Task to complete:
Copy out the words of every item below word for word, leaving out the pictures.

☆ ☆ ☆

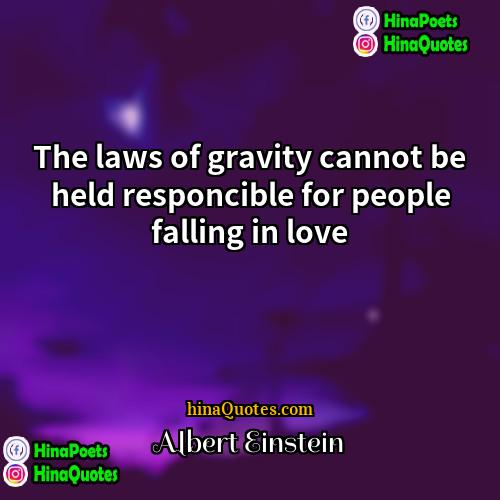 Albert Einstein Quotes | The laws of gravity cannot be held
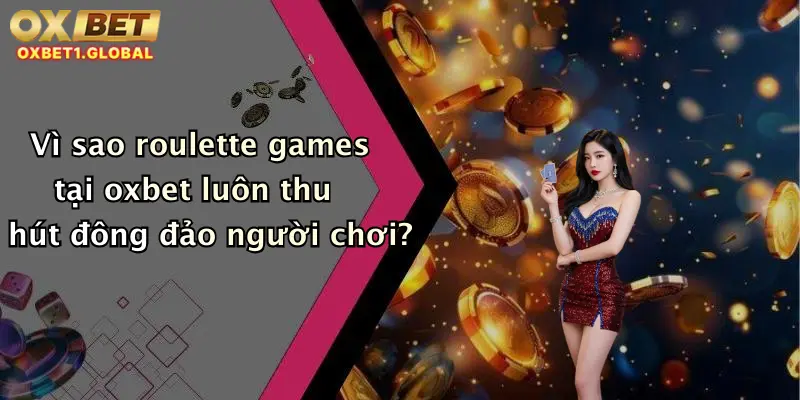 Roulette Games: Trò Chơi Xoay May Mắn Đẳng Cấp Tại Oxbet 1 Vì sao roulette games tại oxbet luôn thu hút đông đảo người chơi?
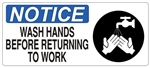 NOTICE WASH HANDS BEFORE RETURNING TO WORK (w/graphic) Sign, Choose from 5 X 12 or 7 X 17 Pressure Sensitive Vinyl, Plastic or Aluminum.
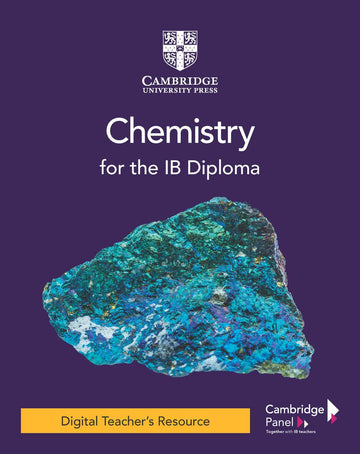9781009055802_Chemistry for the IB Diploma Digital Teacher's Resource - IB Source Education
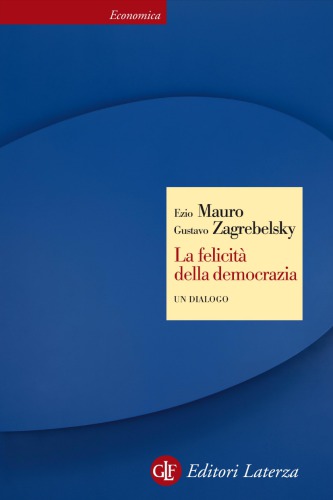 La felicità della democrazia. Un dialogo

☆ ☆ ☆

Solution below:
 Albert Einstein Quotes | The laws of gravity cannot be held
 Roulette Games: Trò Chơi Xoay May Mắn Đẳng Cấp Tại Oxbet 1 Vì sao roulette games tại oxbet luôn thu hút đông đảo người chơi?
 NOTICE WASH HANDS BEFORE RETURNING TO WORK (w/graphic) Sign, Choose from 5 X 12 or 7 X 17 Pressure Sensitive Vinyl, Plastic or Aluminum.
9781009055802_Chemistry for the IB Diploma Digital Teacher's Resource - IB Source Education
 La felicità della democrazia. Un dialogo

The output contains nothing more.